Automating my PhD


When you read “automating” if you envisioned this idea as clicking a button and then never having to bother about your PhD until you are called to collect your degree - sorry to disappoint you but this is not happening (yet).

But yes, over the last few months, I spent a significant amount of time trying to automate repetitive tasks with the hope that it will save me time in the future. The automation has two aspects - first, usage of macOS Automator which makes things easy but is not required for automation as such and second - using shell scripts which is the backbone of all of the stuff I have worked on until now.

My initiation into the world of shell scripting was via a class I took in the January semester of 2017. The course was called “Computational Modelling of Materials” and was taught by Prof. Abhishek Singh.
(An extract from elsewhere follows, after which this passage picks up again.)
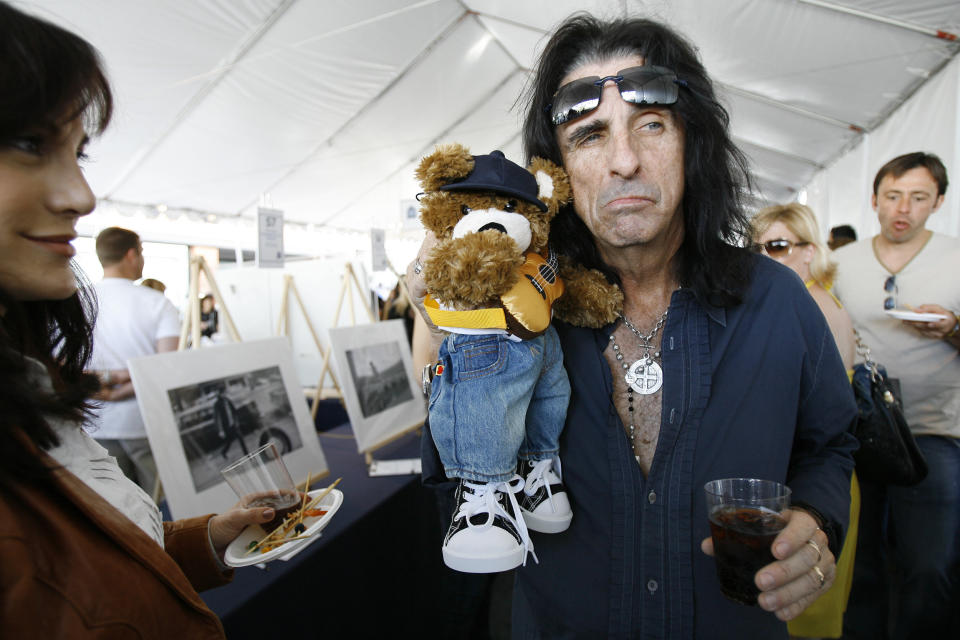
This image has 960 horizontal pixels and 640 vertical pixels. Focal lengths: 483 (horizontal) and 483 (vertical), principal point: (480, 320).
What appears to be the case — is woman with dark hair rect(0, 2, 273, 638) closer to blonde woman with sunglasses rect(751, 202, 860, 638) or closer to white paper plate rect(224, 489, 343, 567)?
white paper plate rect(224, 489, 343, 567)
My objective in taking the course was learning to use Quantum Espresso and understanding a bit of Density Functional Theory. But as a part of the course, the first few hands-on sessions introduced me to shell scripts and using them to generate input files for Quantum Espresso.

Later, when I started searching for automation tools and learning how to get my laptop to do the repetitive tasks for me, the learning from the course came in handy.

The list of the scripts is in the order in which I wrote them along with some background on what situations led me to write them.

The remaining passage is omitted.